Elsevier

Pattern Recognition Letters

Volume 116, 1 December 2018, Pages 101-106
Pattern Recognition Letters

Hierarchical ensemble of Extreme Learning Machine

https://doi.org/10.1016/j.patrec.2018.06.015Get rights and content

Highlights

  • A novel hierarchical ensemble of ELM integrated with representation learning and ensemble learning.

  • Deep cascade structure is used for re-representing features.

  • Sparse connection and feature bagging are used to encourage individual diversity.

  • HE-ELM significantly outperforms many existing ensemble and representation learning methods.

**Challenges**
1. Transcribe everything in the ELM article page from "Volume 116, 1" down to "for re-representing features.".
2. Rename "snapshot" to "photo" throughout the rows below, keeping everything else the same, and leave the pictures out of your answer.

**Stored records**
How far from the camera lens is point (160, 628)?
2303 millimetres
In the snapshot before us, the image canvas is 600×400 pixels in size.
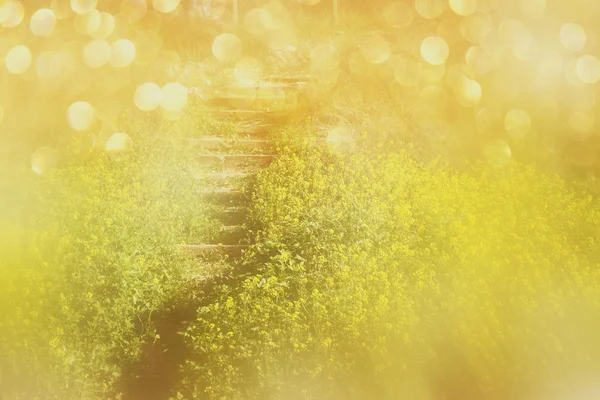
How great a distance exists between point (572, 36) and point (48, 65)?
7950 mm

**Responses**
1.
Volume 116, 1 December 2018, Pages 101-106
Pattern Recognition Letters

Hierarchical ensemble of Extreme Learning Machine

https://doi.org/10.1016/j.patrec.2018.06.015Get rights and content

Highlights

  • A novel hierarchical ensemble of ELM integrated with representation learning and ensemble learning.

  • Deep cascade structure is used for re-representing features.

2.
How far from the camera lens is point (160, 628)?
2303 millimetres
In the photo before us, the image canvas is 600×400 pixels in size.
How great a distance exists between point (572, 36) and point (48, 65)?
7950 mm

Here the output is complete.